Award-winning Author Chimimanda Ngozi Adichie Speaks Feb. 26

Chimimanda Ngozi Adichie. Photo by Beowulf Sheehan.

Critically acclaimed author Chimimanda Ngozi Adichie will participate in a forum on the relationship between literature and human rights on Tuesday, February 26 at 5:30 p.m. in the Nelson Mandela Auditorium at the FedEx Global Education Center at the University of North Carolina at Chapel Hill.

Adichie has been described by the Times Literary Supplement as the most prominent of young authors “succeeding in attracting a new generation of readers to African literature.”

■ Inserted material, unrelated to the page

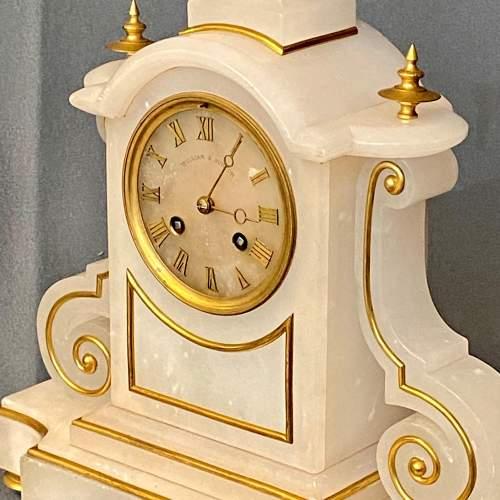 French White Marble Onyx Mantel Clock image-4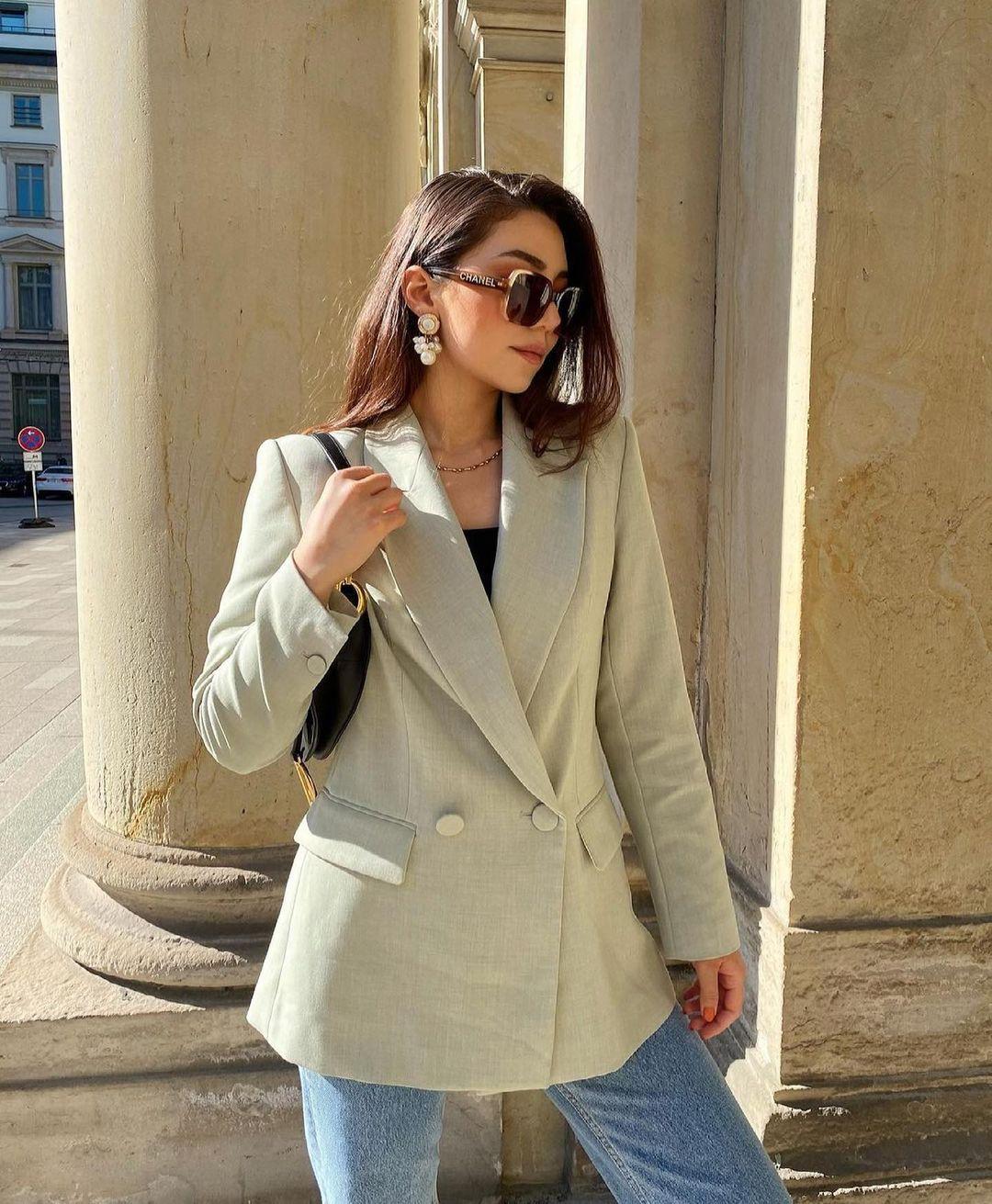 blazer cintré à boutonnage croisé de Zara sur zara.outfits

Her work includes poetry, short fiction and novels that have earned numerous awards. Her first novel, “Purple Hibiscus,” won the Commonwealth Writer’s Prize and the Hurston/Wright Legacy Award. It was also long-listed for the Booker Prize. Her second book, “Half of a Yellow Sun,” which re-creates a seminal moment in modern African history-Biafra’s impassioned secessionist struggle to establish an independent republic in Nigeria and the chilling violence that followed-was awarded the Orange Prize.

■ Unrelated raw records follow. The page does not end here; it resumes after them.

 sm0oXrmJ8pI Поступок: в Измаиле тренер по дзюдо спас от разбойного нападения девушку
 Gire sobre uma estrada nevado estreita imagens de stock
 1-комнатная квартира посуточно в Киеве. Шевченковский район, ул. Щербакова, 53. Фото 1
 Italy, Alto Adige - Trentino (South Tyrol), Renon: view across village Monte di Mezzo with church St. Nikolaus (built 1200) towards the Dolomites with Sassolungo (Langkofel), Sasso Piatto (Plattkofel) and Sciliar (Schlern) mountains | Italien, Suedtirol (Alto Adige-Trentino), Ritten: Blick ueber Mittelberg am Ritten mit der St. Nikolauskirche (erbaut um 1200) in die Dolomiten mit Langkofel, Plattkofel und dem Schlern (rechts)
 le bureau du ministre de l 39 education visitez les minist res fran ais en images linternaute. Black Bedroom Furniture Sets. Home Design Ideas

Born in Nigeria, Adichie graduated summa cum laude from Eastern Connecticut State, and received a master’s degree in creative writing from Johns Hopkins University and a master’s degree in African studies from Yale. Her Nigerian background sets the stage for her work, which explores the pressures of history and society on ethics and human identity. She has noted her writing honors “the collective memory of an entire nation.”

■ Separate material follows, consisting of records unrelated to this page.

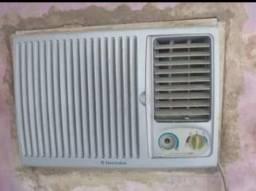 Vendo ar-condicionado sem gas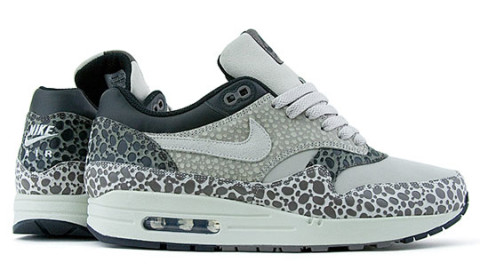The much anticipated Nike Air Max 1 Safari has been released in the US.  Scheduled for Spring 2009, the sneaker has dropped early. The AM1 comes  with a white ...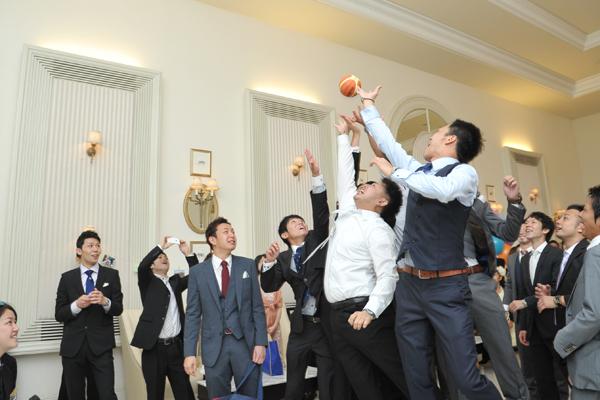 男の子たちには2人の想いが詰まったバスケットボールトスを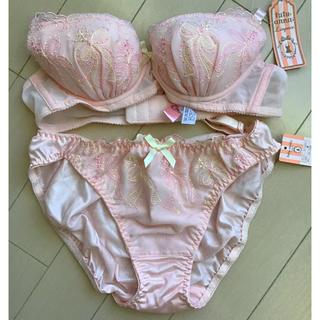 チュチュアンナ(tutuanna)のチュチュアンナ tutuanna ピンク色 下着 上下セット(ブラ&ショーツセット)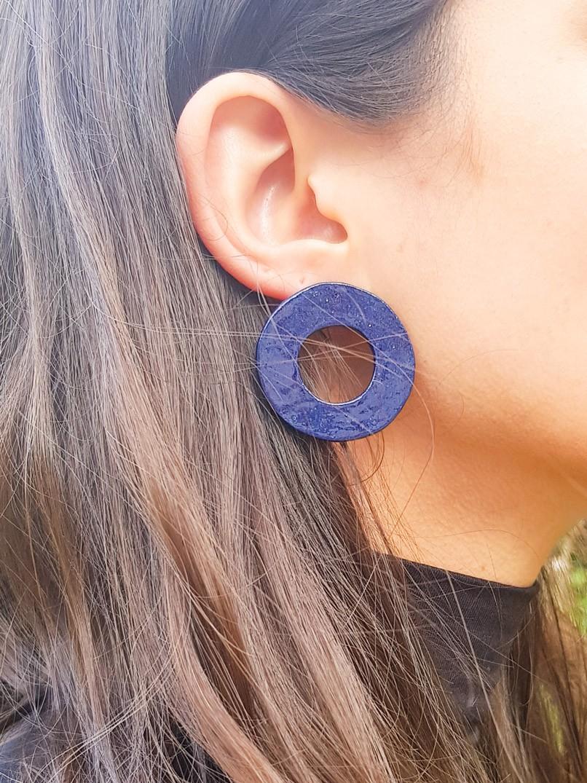 brinco argola cerâmica - azul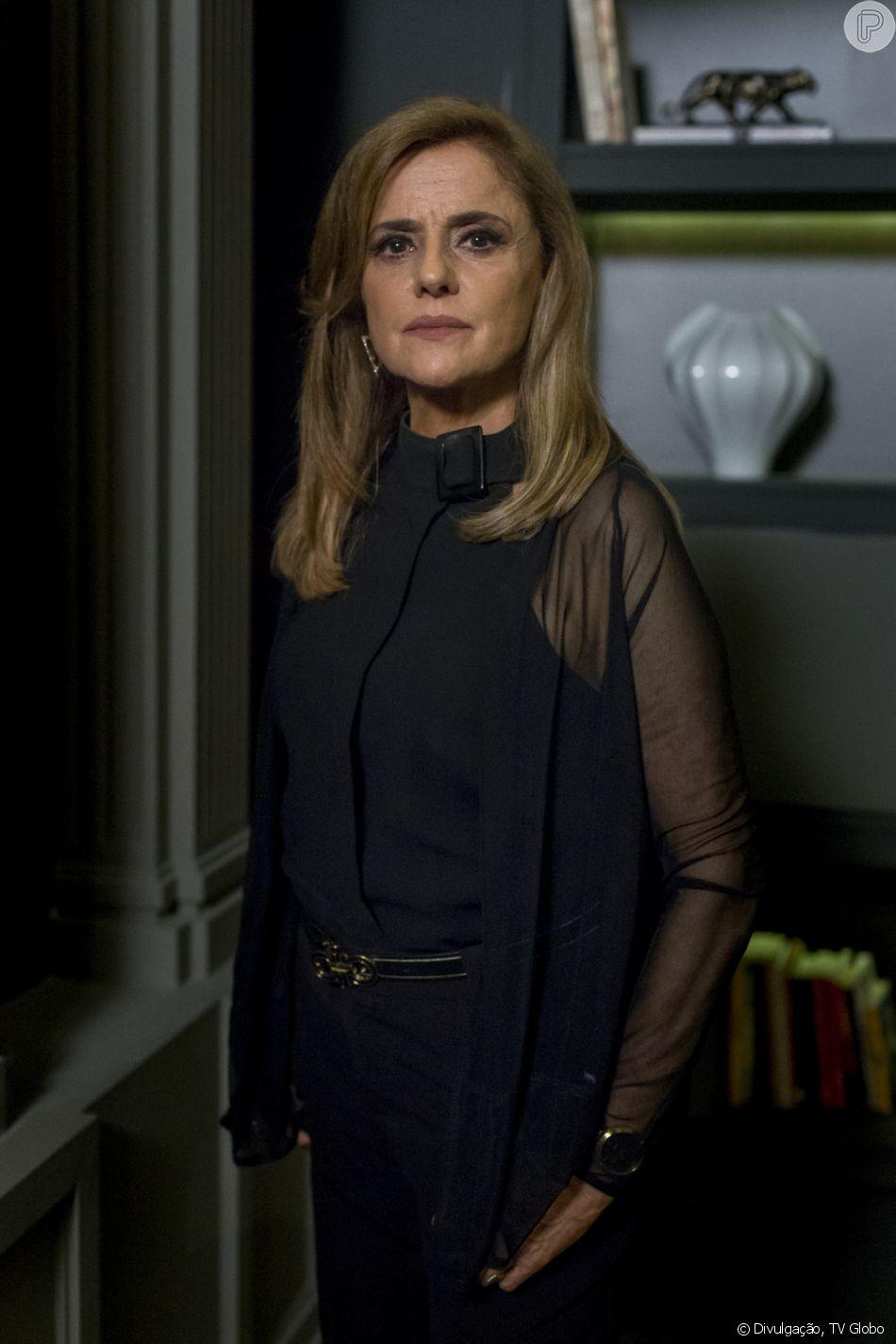Sophia (Marieta Severo) morre ao cair de penhasco atormentada por espíritos no último capítulo da novela 'O Outro Lado do Paraíso'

Adichie’s fiction is characterized by a courage and ambition to grapple with critical issues of race and identity, the nationalisms and ethnic ties that lead us to war, the global forces producing violence and the fight between old-age colonialism and the new world. She weaves characters of different races and classes together in the sweep of history.

The event is co-sponsored by the Curriculum in Global Studies, the Department of African and Afro-American Studies, the Department of Geography, the African Studies Center, the College of Arts and Sciences, the Global Education Fund, the Center for Global Initiatives and the Institute for the Arts and Humanities.